How to share passwords for your finances with your loved ones
Posted at 12:56 PM, Feb 15, 2024

It happens to a lot of us: Aging parents, once the holders of the purse strings, need their kids’ help with managing their money. Health troubles, home downsizing, long-term care arrangements — they can all create chaos.

Or, if you’re a senior yourself, perhaps the onslaught of financial scams and suspicious emails is becoming too much, and it’s time to enlist help to keep things in order. You know, to try to enjoy retirement?

Whatever the reason — and it’ll vary for everyone — it’s a wise choice for older adults to consider sharing their financial details with someone they trust.

The FBI received more than 800,000 fraud complaints in 2022, resulting in a staggering loss of over $10 billion.


Of those complaints, almost half were related to data breaches and all the flavors of phishing — scams where victims are pressured to divulge sensitive personal info to shady characters.

Password Managers

So, when the time comes to start sharing passwords and other details, security is key. As tempting as it may be, especially for older folks, making a list of important passwords and log-ins to stick on the computer is not safe.

Neither is texting or emailing a list of account information. Both of these methods could leave critical data vulnerable to hacking or other prying eyes.

Instead, look into password managers: Apps and services that allow users to securely share log-in details among themselves.

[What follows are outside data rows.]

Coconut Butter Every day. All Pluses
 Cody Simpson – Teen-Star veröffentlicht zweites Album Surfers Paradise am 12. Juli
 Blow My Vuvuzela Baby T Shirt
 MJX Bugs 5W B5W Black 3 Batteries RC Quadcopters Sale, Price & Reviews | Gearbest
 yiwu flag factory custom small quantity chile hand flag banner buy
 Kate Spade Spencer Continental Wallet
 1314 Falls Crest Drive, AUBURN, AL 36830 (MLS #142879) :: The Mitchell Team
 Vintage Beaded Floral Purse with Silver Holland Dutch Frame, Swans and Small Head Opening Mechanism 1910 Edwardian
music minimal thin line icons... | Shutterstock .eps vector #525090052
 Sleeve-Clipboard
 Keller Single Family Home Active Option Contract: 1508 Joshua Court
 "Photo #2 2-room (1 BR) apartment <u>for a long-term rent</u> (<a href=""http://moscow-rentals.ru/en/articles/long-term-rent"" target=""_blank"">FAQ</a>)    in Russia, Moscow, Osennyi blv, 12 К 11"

Not only that, a password manager can generate unique, strong passwords for all the sites you visit. If you’re one of those people who uses the same handful of passwords for your various accounts, this is a big security upgrade.

And the password manager remembers everything for you! No need to memorize an unguessable series of digits and letters.


The 1Password platform is a good one for families, whether you’re helping out older relatives or have a house full of teens.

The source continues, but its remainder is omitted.